Quoted passage
** BEGIN **

United States District Court, D. Utah, Central Division
Mar 26, 2010
Case No. 2:08-CV-234 TS (D. Utah Mar. 26, 2010)

Opinion

Case No. 2:08-CV-234 TS.

March 26, 2010


MEMORANDUM DECISION AND ORDER


Plaintiff, James Davis, an inmate at the Utah State Prison, filed this pro se civil rights suit under 42 U.S.C. § 1983. See 42 U.S.C.A. § 1983 (West 2010). Plaintiff was allowed to proceed in forma pauperis under 28 U.S.C. § 1915. See 28 id. 1915. Before the Court is Defendant's motion for summary judgment.

ANALYSIS I. Procedural Background

Plaintiff's Complaint, filed on March 25, 2008, alleges a single claim of cruel and unusual punishment under the Eighth Amendment based on failure to protect Plaintiff from being attacked by his cellmate. Following screening of Plaintiff's Complaint, the Court ordered the United States Marshals Service to serve process upon Defendant. Defendant filed an Answer to the Complaint on April 1, 2009. In its order for service of process the Court instructed Defendant to file a Martinez Report and, if appropriate, a motion for summary judgment. Plaintiff was also instructed that if Defendant moved for summary judgment Plaintiff could not rest upon the mere allegations of his Complaint but must come forth with admissible evidence showing a genuine issue remaining for trial, as required under Rule 56 of the Federal Rules of Civil Procedure. See Fed.R.Civ.P. 56. On July 8, 2009, Defendant filed his Martinez Report along with a motion for summary judgment and supporting memorandum. After being granted additional time to respond, Plaintiff filed his opposition brief on August 5, 2009. Included with the opposition brief is Plaintiff's own sworn affidavit and those of two other inmates who purportedly observed Plaintiff's interactions with Defendant. (Doc. no 50, Ex. A-C.) Defendant filed a timely reply brief disputing the admissibility of Plaintiff's affidavits but did not file a separate motion to strike them.

** END **

What this exercise asks
a: In the court memorandum, write out the passage from "Plaintiff, James Davis, an" to "Defendant's motion for summary judgment.", replacing "inmate" with "prisoner".
b: Summarize the court memorandum in two sentences.

Supplied information
** BEGIN **

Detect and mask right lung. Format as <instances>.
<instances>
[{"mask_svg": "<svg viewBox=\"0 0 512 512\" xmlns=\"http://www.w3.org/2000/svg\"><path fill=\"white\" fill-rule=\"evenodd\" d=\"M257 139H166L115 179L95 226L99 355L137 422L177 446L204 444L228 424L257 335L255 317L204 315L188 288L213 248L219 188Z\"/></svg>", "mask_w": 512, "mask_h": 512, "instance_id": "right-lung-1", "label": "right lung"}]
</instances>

** END **

Results by task
a:
Plaintiff, James Davis, an prisoner at the Utah State Prison, filed this pro se civil rights suit under 42 U.S.C. § 1983. See 42 U.S.C.A. § 1983 (West 2010). Plaintiff was allowed to proceed in forma pauperis under 28 U.S.C. § 1915. See 28 id. 1915. Before the Court is Defendant's motion for summary judgment.

b: James Davis, an inmate at the Utah State Prison, filed a pro se civil rights suit under 42 U.S.C. § 1983 claiming cruel and unusual punishment under the Eighth Amendment because Defendant failed to protect him from an attack by his cellmate. After Defendant filed a Martinez Report and a motion for summary judgment, Plaintiff opposed it with his own sworn affidavit and those of two other inmates, and Defendant's reply brief disputed the admissibility of those affidavits.